Wilco van Rooijen, the leader of one of the ill-fated teams was ferried to the hospital at Skardu on Monday along with fellow Dutchman, Cas van de Gevel.

Speaking to Reuters from his hospital bed, van Rooijen bitterly recounted mistakes made and the numbing panic that appeared to grip some climbers after they became stranded at an altitude known in mountaineering parlance as the "Death Zone".

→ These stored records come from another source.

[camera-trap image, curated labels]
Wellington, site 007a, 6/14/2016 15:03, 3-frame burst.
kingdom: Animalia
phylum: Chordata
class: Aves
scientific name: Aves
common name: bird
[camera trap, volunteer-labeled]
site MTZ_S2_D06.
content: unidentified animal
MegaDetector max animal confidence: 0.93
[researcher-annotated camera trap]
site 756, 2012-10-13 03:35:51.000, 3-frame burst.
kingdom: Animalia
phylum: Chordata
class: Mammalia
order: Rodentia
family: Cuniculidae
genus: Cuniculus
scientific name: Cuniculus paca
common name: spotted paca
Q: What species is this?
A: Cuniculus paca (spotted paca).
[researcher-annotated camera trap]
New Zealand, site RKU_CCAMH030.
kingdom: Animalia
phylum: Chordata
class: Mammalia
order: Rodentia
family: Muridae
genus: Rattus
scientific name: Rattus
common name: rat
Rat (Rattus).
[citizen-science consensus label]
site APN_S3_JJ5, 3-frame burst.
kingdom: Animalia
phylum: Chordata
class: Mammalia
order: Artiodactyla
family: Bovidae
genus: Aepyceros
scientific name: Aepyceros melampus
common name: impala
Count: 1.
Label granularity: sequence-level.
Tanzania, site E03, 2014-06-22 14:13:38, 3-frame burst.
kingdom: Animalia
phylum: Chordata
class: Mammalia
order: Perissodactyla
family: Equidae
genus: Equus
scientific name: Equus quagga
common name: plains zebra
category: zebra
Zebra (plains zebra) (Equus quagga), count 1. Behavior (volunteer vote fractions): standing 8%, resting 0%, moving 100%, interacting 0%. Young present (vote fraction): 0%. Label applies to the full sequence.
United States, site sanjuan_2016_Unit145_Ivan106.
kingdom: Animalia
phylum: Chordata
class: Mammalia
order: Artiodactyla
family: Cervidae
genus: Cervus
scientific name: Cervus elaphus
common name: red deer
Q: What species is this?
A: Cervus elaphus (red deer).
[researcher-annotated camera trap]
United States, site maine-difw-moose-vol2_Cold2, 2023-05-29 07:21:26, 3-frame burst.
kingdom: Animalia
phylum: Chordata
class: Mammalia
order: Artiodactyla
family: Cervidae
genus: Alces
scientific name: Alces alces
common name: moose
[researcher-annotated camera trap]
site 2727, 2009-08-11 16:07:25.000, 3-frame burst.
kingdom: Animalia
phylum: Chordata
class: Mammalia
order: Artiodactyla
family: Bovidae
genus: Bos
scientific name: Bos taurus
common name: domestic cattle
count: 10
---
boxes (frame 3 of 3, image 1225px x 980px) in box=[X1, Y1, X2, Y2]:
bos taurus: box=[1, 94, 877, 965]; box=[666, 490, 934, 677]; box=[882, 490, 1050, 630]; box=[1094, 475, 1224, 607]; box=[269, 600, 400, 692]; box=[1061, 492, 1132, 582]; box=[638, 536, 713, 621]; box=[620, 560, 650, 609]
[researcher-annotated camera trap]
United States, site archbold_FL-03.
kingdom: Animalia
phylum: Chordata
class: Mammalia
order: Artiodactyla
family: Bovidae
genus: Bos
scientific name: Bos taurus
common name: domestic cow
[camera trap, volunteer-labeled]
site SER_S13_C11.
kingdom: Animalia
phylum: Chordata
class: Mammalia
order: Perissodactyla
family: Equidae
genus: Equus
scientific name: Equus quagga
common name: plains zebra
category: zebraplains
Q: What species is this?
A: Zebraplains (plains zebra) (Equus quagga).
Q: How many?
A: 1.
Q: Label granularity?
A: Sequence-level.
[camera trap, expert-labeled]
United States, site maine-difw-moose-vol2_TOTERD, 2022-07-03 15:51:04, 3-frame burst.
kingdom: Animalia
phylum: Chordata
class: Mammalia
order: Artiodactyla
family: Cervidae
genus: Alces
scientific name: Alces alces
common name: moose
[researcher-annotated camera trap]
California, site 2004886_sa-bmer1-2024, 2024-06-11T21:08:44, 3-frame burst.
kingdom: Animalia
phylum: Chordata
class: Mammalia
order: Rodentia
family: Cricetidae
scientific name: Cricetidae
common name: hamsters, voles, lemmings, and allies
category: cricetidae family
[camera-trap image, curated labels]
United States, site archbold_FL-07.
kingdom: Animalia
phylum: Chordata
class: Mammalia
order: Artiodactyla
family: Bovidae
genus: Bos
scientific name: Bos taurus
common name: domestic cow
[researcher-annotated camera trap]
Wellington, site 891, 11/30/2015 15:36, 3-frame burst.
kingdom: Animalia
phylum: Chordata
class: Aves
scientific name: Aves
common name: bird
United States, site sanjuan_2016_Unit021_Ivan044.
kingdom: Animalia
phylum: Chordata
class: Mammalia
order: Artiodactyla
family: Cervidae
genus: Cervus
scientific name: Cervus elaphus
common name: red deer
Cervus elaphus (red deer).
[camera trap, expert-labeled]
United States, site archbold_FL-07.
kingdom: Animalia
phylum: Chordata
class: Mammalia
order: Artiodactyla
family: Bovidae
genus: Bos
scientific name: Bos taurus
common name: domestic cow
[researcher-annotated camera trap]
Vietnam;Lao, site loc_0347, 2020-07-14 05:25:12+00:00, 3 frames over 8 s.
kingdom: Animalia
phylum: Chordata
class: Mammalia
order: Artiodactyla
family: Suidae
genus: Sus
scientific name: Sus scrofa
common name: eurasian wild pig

"People were running down but didn't know where to go, so a lot of people were lost on the mountain on the wrong side, wrong route and then you have a big problem," van Rooijen said. He said he was screaming for people to work together, but many of them failed to react, apparently locked in their own personal struggle for self-preservation.

Technically more difficult to climb than Mount Everest, K2 is even harder to descend.

Mountaineering veterans have questioned the wisdom of an assault on the summit that resulted in some climbers reaching the top in darkness after 8:00 p.m. last Friday.

More than 70 people have been killed on K2, many on their way down from the 8,611 metre (28,240 foot) summit. A good number came to grief at the Bottleneck.